Transfer the items from the line containing "How far away" through the end of the items, keeping every line in full. Subtract 36 from each number in the answers, meaning the distances and point coordinates.
☆ ☆ ☆
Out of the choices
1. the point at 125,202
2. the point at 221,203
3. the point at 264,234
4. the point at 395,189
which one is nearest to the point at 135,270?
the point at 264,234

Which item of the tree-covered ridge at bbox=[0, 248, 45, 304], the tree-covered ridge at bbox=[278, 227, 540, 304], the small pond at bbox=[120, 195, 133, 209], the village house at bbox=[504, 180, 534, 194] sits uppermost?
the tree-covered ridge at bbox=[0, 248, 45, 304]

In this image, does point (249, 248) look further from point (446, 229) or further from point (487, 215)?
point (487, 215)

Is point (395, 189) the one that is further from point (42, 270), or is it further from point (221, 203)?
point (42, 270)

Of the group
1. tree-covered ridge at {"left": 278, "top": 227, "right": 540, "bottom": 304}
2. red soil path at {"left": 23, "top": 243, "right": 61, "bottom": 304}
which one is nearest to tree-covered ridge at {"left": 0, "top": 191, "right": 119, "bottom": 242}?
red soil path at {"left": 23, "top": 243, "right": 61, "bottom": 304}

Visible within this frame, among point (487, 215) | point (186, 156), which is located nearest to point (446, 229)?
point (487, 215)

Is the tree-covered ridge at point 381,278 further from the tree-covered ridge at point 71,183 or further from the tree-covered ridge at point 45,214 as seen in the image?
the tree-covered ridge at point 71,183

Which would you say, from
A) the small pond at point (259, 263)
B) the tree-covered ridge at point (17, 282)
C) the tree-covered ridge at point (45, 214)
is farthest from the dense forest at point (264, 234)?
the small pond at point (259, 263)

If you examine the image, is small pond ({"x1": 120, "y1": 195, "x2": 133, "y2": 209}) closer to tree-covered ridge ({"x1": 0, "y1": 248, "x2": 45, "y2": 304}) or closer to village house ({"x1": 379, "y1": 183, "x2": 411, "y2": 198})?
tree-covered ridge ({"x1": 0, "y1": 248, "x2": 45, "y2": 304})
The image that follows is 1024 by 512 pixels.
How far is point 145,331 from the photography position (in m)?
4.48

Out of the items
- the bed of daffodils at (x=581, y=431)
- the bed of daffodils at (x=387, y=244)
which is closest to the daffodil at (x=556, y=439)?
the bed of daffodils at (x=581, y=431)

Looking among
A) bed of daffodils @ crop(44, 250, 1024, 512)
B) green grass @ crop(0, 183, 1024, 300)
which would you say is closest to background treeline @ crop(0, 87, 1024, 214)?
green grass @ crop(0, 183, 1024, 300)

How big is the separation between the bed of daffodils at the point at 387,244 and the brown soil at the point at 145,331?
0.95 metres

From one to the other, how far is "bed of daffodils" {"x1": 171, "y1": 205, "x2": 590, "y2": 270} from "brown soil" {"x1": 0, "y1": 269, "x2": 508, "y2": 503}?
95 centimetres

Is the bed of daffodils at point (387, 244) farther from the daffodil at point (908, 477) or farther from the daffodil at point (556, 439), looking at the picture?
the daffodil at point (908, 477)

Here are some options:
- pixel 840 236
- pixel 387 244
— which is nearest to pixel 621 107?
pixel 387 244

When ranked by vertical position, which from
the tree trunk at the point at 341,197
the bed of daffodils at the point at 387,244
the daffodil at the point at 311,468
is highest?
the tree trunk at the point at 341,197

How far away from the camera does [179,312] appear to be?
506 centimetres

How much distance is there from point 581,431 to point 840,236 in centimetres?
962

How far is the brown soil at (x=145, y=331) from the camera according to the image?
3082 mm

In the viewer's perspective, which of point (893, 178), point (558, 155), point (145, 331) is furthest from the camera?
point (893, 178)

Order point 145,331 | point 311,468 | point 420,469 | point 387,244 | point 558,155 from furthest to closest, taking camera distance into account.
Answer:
☆ ☆ ☆
» **EXERCISE OUTPUT**:
How far away from the camera does [179,312] appear to be?
470 centimetres

How much distance is there from point 581,431 to point 840,236 in centimetres?
926

How far is the brown soil at (x=145, y=331) from the camera according to the image?
3046 mm

In the viewer's perspective, which of point (893, 178), point (558, 155), point (145, 331) is furthest from the camera?
point (857, 142)

Order point 145,331 | point 311,468 | point 420,469 | point 387,244 | point 558,155 from furthest to closest, taking camera distance into account.
Answer:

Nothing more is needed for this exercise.